#### Extract
******************************

The neighbor responds to the NS message with a NA message which includes the neighbor’s link layer address. 

The host now knows the link layer address of the neighbor, and can use it to send packets to the neighbor.

NDP – neighbor solicitation (NS)

Here’s the basic function of the neighbor solicitation message, the NDP equivalent of an ARP request. 

We typed PING 2001:db8::78:9abc on R1 to ping R2 thus generating an IPv6 packet. R1 needs to encapsulate that ping packet from R1 to R2 in an Ethernet frame, so R1 needs to know R2’s MAC address. To ask for R2’s MAC address, R1 will send a neighbor solicitation message (Hi, what’s your MAC address?).

To see how this is different from an ARP request message let’s look at the different addresses in the packet and frame involved in this ping in a Wireshark capture. 

>The source IP is R1’s IP address. That’s the same as ARP.

>The destination IP address, however, is R2’s solicited-node multicast address. R1 was able to automatically calculate R2’s solicited-node multicast address from R2’s global unicast address.

>The source MAC is the MAC address of R1’s G0/0 interface. That’s the same as in ARP as well.

>The destination MAC address is a multicast MAC address based on R2’s solicited-node multicast address. In Wireshark this address is displayed as IPv6mcast_ff:78:9a:bc, but to the right you can see the real multicast MAC address in brackets. 

You do not need to study multicast MAC addresses for the CCNA. 

But remember that the ARP request is broadcast, and the neighbor solicitation is multicast, which is more efficient.

NDP – neighbor advertisement (NA)

Now let’s see the neighbor advertisement message, the NDP equivalent of an ARP reply.

R2 received a message from R1 (a neighbor solicitation message) asking for the MAC address of R2. Now R2 will reply.

Let’s see the different addresses in the message. 

>R2 will send the neighbor advertisement message using its G0/0 IP address as the source.

>The destination IP will be R1’s G0/0 IP address. R2 knows R1’s IP address because it was the source address of the solicitation message.

>The source MAC will be R2’s G0/0 MAC address.

>The destination MAC will be R1’s MAC address. R2 knows R1’s MAC address because R1 used it as the source for the solicitation message. 

IPv6 neighbor table

In IPv6 communications, routers maintain an IPv6 neighbor table rather than an ARP table. All devices running IPv6 will use NDP and keep a neighbor table. 

Let’s look at R1’s IPv6 neighbor table with the command SHOW IPV6 NEIGHBOR.

******************************

#### Dataset rows
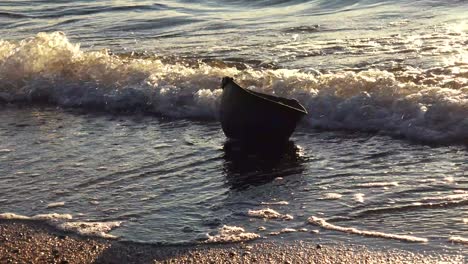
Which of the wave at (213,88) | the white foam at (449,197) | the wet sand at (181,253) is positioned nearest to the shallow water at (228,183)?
the white foam at (449,197)

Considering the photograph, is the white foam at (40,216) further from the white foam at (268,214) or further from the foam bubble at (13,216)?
the white foam at (268,214)

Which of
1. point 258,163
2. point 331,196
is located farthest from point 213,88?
point 331,196

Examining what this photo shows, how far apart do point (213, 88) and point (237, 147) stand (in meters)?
2.30

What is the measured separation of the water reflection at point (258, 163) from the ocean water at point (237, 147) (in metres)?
0.03

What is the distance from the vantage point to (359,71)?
9.59 metres

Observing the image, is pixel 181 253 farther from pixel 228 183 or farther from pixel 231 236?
pixel 228 183

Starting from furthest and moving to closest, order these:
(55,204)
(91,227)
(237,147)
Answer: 1. (237,147)
2. (55,204)
3. (91,227)

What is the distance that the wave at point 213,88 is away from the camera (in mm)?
7676

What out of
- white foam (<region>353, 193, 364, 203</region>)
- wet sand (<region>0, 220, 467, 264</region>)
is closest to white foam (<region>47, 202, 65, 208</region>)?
wet sand (<region>0, 220, 467, 264</region>)

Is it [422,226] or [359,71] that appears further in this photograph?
[359,71]

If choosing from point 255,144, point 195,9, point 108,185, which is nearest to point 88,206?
point 108,185

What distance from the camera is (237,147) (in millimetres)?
7352

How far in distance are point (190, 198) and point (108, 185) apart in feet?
A: 2.62

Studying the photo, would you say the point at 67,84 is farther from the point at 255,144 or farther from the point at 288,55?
the point at 255,144
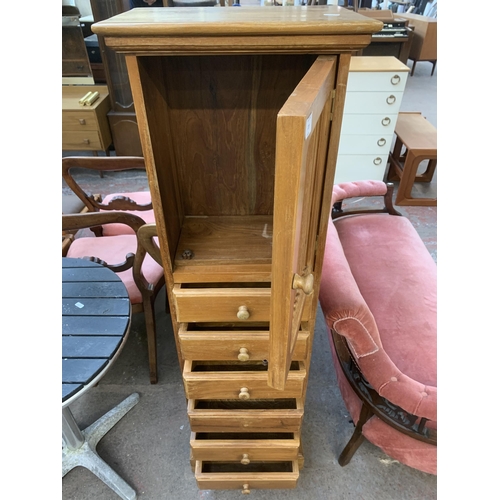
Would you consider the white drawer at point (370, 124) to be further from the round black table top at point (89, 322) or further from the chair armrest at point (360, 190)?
the round black table top at point (89, 322)

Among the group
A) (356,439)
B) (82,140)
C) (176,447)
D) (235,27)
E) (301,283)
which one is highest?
(235,27)

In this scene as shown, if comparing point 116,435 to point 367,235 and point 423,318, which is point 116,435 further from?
point 367,235

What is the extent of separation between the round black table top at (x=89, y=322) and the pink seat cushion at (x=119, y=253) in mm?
176

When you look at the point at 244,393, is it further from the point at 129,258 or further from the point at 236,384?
the point at 129,258

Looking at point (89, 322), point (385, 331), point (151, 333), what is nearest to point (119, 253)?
point (151, 333)

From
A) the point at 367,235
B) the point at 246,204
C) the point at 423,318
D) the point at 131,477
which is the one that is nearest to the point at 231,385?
the point at 246,204

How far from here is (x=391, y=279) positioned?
1.51m

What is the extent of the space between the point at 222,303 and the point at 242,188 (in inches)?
12.5

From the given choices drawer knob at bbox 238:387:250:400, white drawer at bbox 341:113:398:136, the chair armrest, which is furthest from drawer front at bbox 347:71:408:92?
drawer knob at bbox 238:387:250:400

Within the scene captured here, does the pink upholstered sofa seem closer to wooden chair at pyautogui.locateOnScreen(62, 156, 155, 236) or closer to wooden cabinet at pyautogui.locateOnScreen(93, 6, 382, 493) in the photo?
wooden cabinet at pyautogui.locateOnScreen(93, 6, 382, 493)

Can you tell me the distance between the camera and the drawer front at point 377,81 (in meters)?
2.29

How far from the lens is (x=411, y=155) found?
2.53 meters

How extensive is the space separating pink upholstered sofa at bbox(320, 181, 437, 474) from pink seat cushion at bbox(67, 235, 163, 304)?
0.68 meters

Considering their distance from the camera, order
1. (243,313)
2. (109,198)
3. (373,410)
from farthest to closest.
Result: (109,198) → (373,410) → (243,313)
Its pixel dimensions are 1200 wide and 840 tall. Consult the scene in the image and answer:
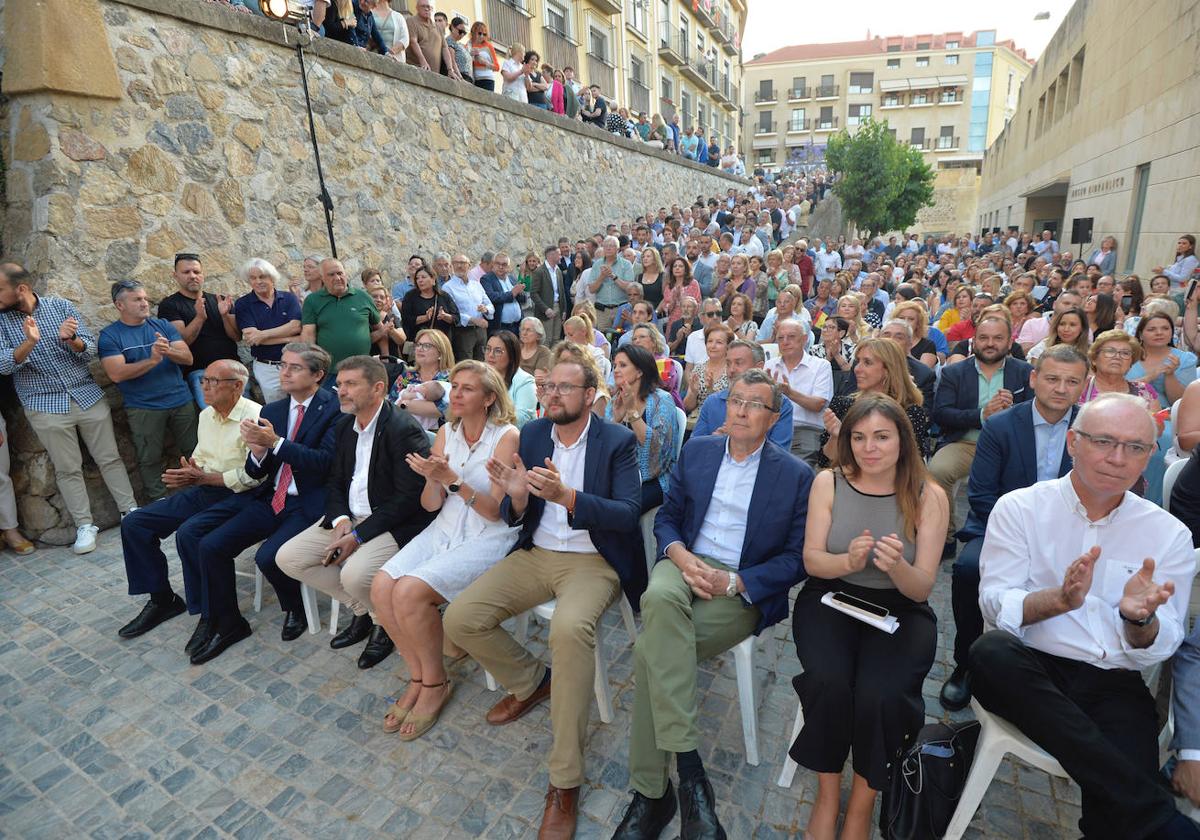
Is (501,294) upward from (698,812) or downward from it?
upward

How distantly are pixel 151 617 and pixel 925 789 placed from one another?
414 cm

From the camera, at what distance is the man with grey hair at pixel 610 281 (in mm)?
8469

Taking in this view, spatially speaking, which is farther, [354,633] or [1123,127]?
[1123,127]

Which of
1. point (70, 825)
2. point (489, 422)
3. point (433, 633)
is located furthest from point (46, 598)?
point (489, 422)

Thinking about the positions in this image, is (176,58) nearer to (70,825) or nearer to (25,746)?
(25,746)

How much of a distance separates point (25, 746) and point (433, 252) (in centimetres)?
668

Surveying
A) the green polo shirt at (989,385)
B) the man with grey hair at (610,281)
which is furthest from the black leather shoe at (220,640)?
the man with grey hair at (610,281)

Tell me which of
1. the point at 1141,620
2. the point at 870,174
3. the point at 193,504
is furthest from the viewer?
the point at 870,174

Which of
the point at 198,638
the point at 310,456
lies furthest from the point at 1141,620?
the point at 198,638

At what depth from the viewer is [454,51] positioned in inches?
370

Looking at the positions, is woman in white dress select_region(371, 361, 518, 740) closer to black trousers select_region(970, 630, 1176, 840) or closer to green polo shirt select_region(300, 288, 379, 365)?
black trousers select_region(970, 630, 1176, 840)

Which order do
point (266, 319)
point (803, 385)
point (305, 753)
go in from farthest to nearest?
point (266, 319) → point (803, 385) → point (305, 753)

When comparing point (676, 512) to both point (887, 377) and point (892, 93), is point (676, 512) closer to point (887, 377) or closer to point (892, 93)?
point (887, 377)

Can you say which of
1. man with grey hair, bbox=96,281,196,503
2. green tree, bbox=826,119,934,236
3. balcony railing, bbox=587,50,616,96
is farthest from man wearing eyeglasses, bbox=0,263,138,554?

******************************

#### Exercise A
Copy the NDP explanation from "You do not need" up to and including "an ARP reply.", substituting "CCNP" for "CCNA".
#### Exercise B
Resume the NDP explanation after its final sentence and write the passage that comes next.
The items are separate material with no connection to the NDP explanation.

#### Exercise answer A
You do not need to study multicast MAC addresses for the CCNP. 

But remember that the ARP request is broadcast, and the neighbor solicitation is multicast, which is more efficient.

NDP – neighbor advertisement (NA)

Now let’s see the neighbor advertisement message, the NDP equivalent of an ARP reply.

#### Exercise answer B
>First, the IPv6 Address column. R1 has an entry for both, R2’s global unicast address (2001:DB8::78:9ABC) and its link-local address. R1 learned that link-local address automatically, we did not ping it. 

>Next, the Age column indicates how long ago in minutes R1 received traffic from these addresses. 

>The Link-layer address column shows R2’s MAC address. The Interface column shows the interface this entry was learned on. The State column indicates that the neighbor is reachable.

This is R2’s neighbor table.

NDP – router solicitation/advertisement

NDP allows hosts to automatically discover routers on the local network.

Two messages are used in the router discovery process. 

>The first message, router solicitation (RS), is ICMPv6 Type 133. RS messages are sent to multicast address FF02::2, the all routers address. RS messages ask routers on the local link, the local network, to identify themselves. This message type is sent when an interface is enabled or when the host is connected to the network.

>The second kind of message is the router advertisement (RA), ICMPv6 Type 134. RA messages are sent to multicast address FF02::1, the all nodes address. So these messages are received by all hosts on the local link, not just routers. Using this message, the router announces its presence and provides some other information about the link, the local network, such as the prefix of the network, the flags that are associated with the prefix, and the reachable time.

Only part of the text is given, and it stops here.